Altıncı olarak, Yakıt alımlarına değinmek istiyorum,

Yakıt alımlarında süreçler çok uzun sürdüğünden uzun dönemli bir planlama doğrultusunda yıllık tütekime eşdeğer satınalma anlaşmaları yapılmalıdır. Bu yapılırken uluslararası yeterlilikler vs ihale şartları ülkeyi sıkıntıya sokmayacak spesifikasyonları olan firmaların girmesinin sağlanması ve bu doğrultuda şeffaf ihale sonucu ve firma tesbiti yapılması sağlanmalıdır. İhale sonucunun ara emri vs ile yakıtın geciktirilmesinin önüne geçilmelidir. İhaleye Uluslararası limanlardan yakıt alma anlaşmaları olan ve taşıyacak miktar ve teknecik kıyısına uygun gemi ile anlaşması olan ve ayrıca yüksek miktarda teminat verebilecek ve bu işi gerçekten yapmış ve yapmakta olan firmalar alınmalıdır.

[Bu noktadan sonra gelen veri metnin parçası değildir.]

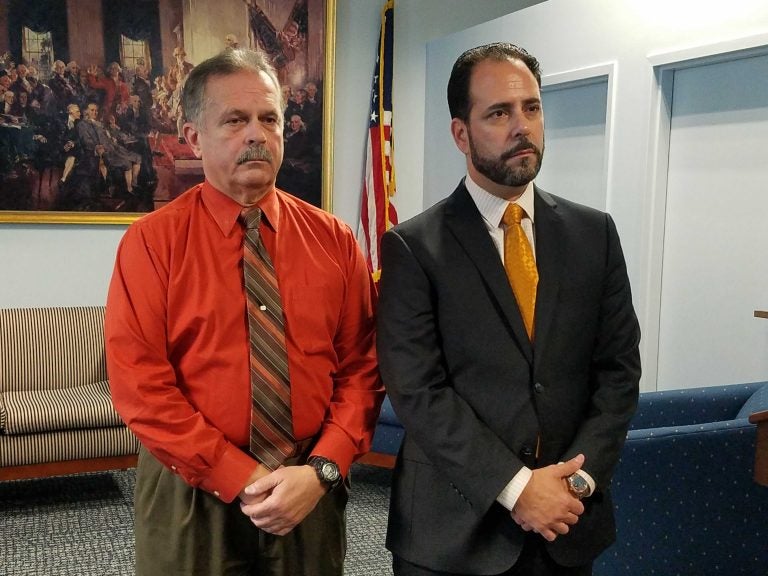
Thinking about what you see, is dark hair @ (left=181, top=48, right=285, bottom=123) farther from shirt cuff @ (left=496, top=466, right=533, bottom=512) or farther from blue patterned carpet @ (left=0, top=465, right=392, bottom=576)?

Ayrıca mazot tüketimlerinde sadece ülkede bulunan Alpet ve K-Pet harici firmalardan da teklif alınmasının önü açılmalı ve alınacak mazotun gemi ile getirilip Teknecik’ten boşaltımının yapılabilmesi sağlanmalıdır. Bunun için teknecik’te bulunan boşaltım ve depolamada ki teknik eksiklikler derhal giderilmelidir. Şuanda bu eksikliklerden ötürü deniz yolu ile yakıt alınamamakta buda daha fazla navlun ücretinin ödenmesine sebebiyet vermektedir. Esasen daha öncede bahsetmiş olduğum tüm üretimlerin fuel oil den ve mazottan gas ‘a dönüştürülmesi ivedilikle yapılabilir ise tüm bunlara gerek kalmayacaktır.

Ayrıca Türkiye’den kablo ile elektrik getirilebilir ise hem arz güvenliği artacak hem de maliyetler ciddi bir şekilde düşecektir.

Maalesef şu anki gidişatta aylık tahsilatlar ile aylık ödemeler arasında yaklaşık olarak 10 Milyon USD zarar oluşmakta olup derhal maliyetlerin aşağıya çekilerek gelirlerin de vatandaşı daha da yormadan arttırılarak bu eksi farkın giderilmesi gerekmektedir.

Önümüzdeki günlerde

İletim, Dağıtım, Tahsilat , Mali işler ,Personel ve diğer hususlardaki KIBTEK in yapması gereken hususları sizler ile paylaşıyor olacağım.